◆ **Task details**
With the pictures omitted, print exactly the lines below, from the one containing "新疆布爾津縣榆葉梅花朵朵開" through the one containing "Cá lóc của người", and nothing else.

--- Records for this exercise ---

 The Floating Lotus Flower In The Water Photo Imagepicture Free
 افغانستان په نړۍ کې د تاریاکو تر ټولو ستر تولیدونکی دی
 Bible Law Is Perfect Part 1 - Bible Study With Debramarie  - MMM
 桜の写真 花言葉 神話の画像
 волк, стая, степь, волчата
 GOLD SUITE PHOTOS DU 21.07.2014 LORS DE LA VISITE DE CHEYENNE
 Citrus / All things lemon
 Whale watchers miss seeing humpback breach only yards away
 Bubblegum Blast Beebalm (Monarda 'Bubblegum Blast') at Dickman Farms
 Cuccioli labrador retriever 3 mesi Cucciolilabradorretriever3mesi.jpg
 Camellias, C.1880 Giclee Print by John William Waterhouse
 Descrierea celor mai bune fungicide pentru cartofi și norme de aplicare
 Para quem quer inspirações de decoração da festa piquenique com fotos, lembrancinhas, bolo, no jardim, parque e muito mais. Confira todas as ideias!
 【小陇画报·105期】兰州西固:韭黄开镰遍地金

---
--- Records for this exercise ---

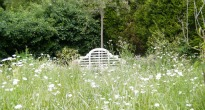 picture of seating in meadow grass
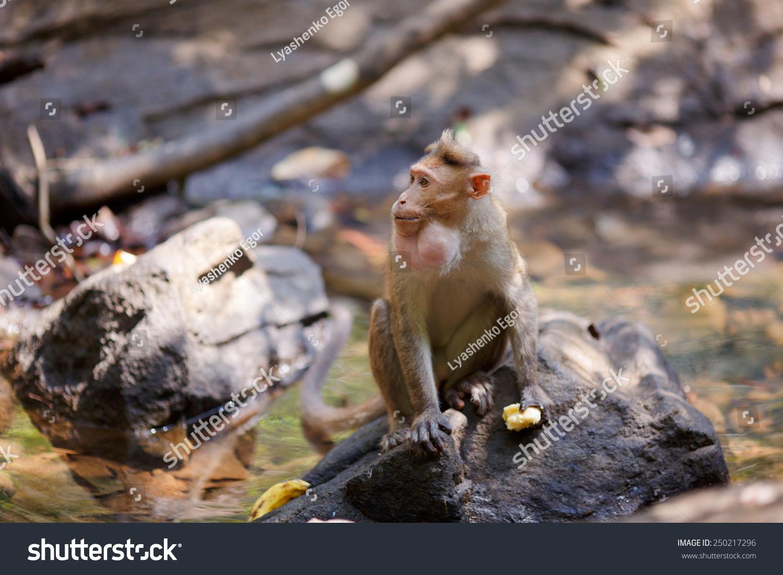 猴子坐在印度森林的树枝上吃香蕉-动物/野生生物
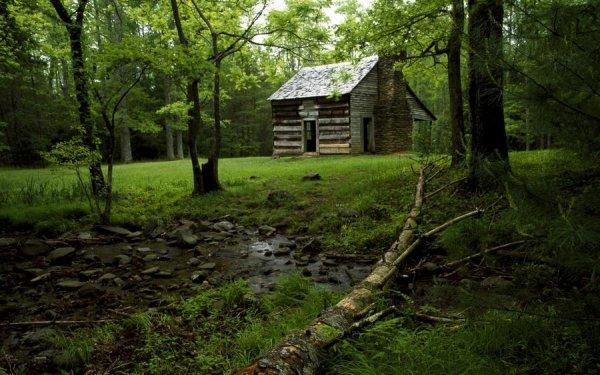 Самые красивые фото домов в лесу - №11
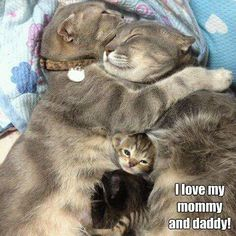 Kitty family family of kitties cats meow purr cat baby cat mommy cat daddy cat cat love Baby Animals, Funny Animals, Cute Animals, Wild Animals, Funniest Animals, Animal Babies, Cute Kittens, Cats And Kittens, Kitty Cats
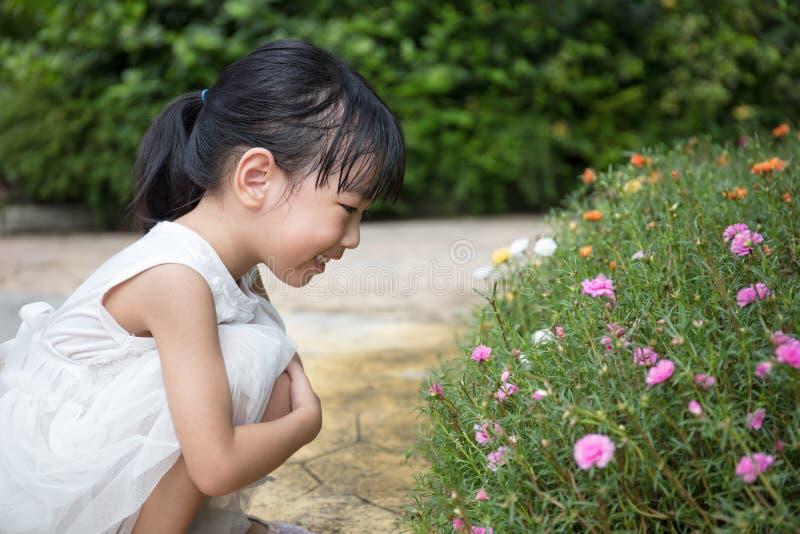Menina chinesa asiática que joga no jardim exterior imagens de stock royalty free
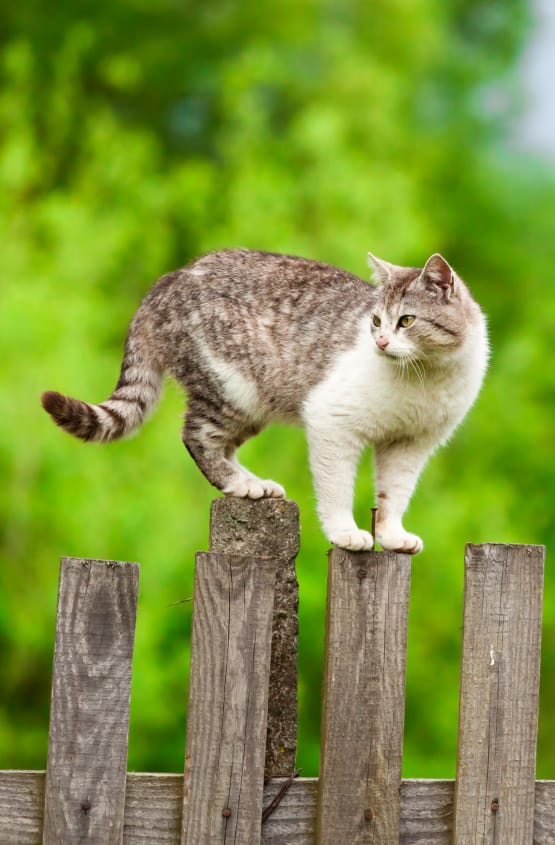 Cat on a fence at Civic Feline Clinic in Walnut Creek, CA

---
--- Records for this exercise ---

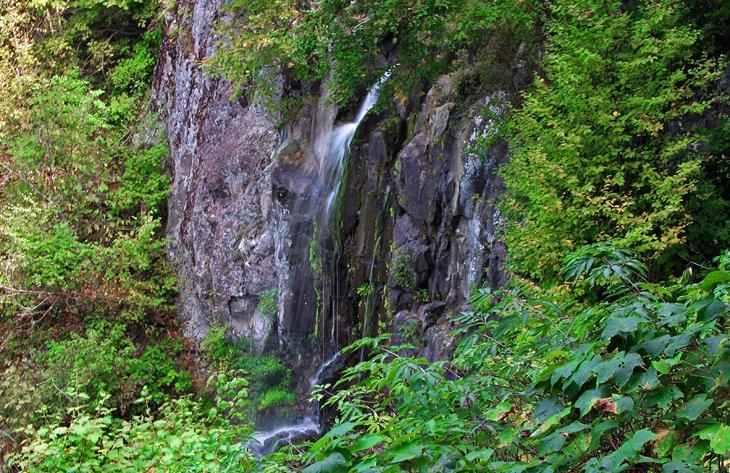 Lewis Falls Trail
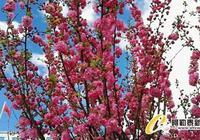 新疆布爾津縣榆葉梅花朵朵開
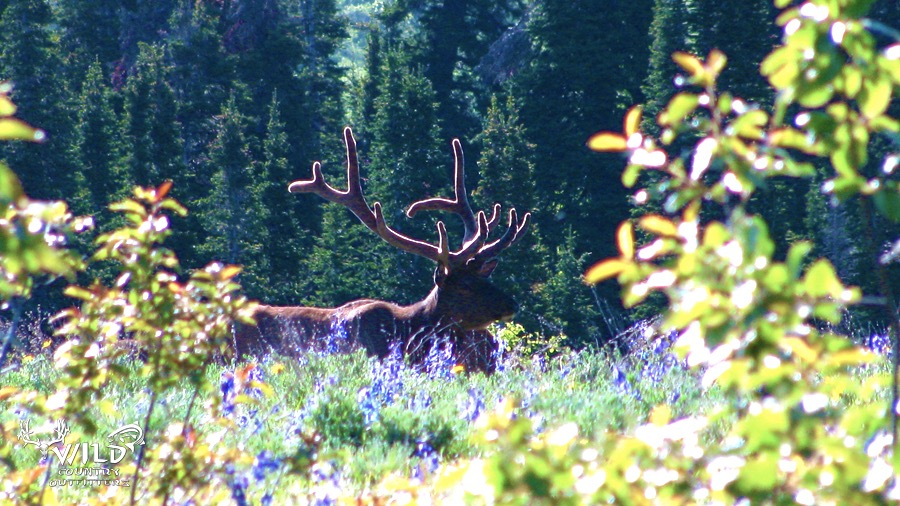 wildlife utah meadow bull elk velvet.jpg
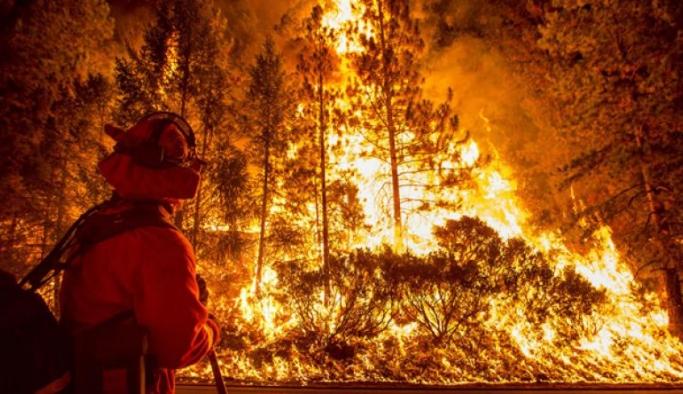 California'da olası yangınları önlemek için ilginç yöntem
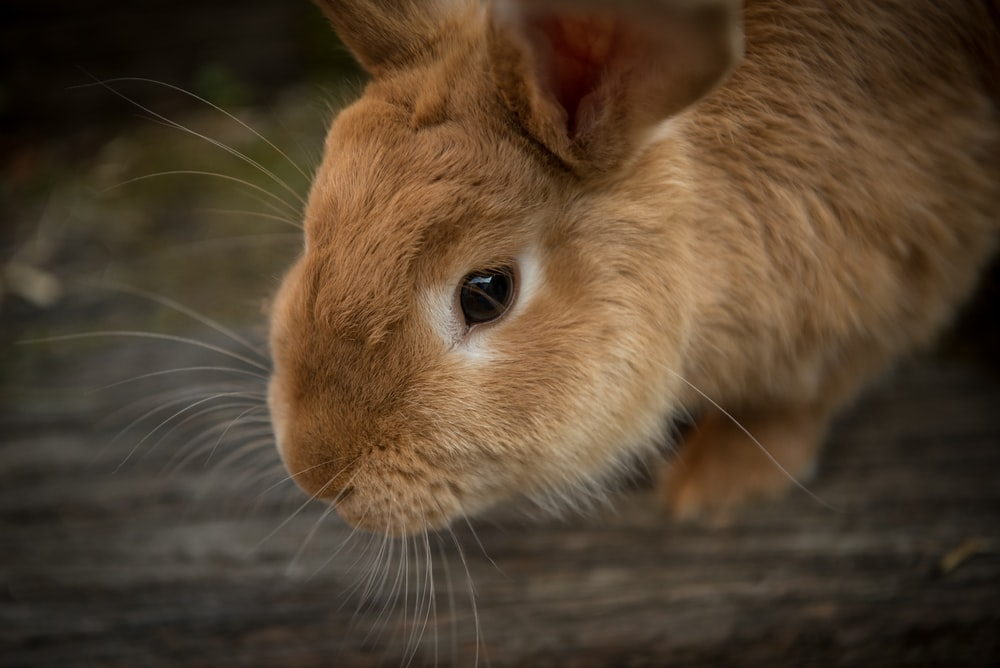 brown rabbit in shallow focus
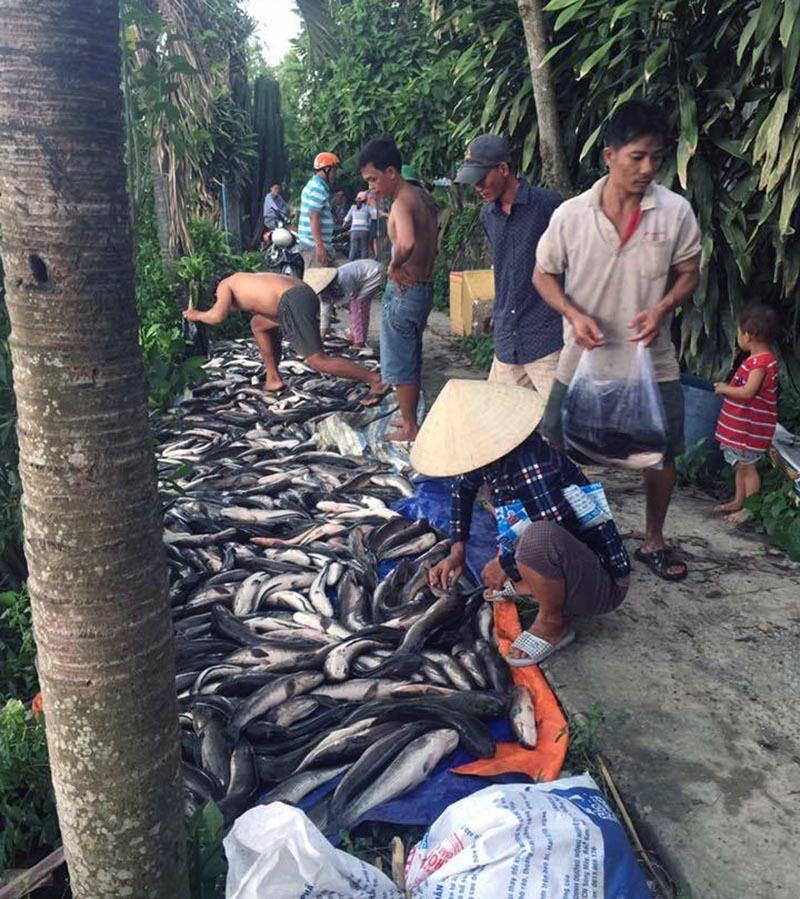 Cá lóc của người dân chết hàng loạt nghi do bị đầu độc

---

◆ **Answer to the problem**
 新疆布爾津縣榆葉梅花朵朵開
 wildlife utah meadow bull elk velvet.jpg
 California'da olası yangınları önlemek için ilginç yöntem
 brown rabbit in shallow focus
 Cá lóc của người dân chết hàng loạt nghi do bị đầu độc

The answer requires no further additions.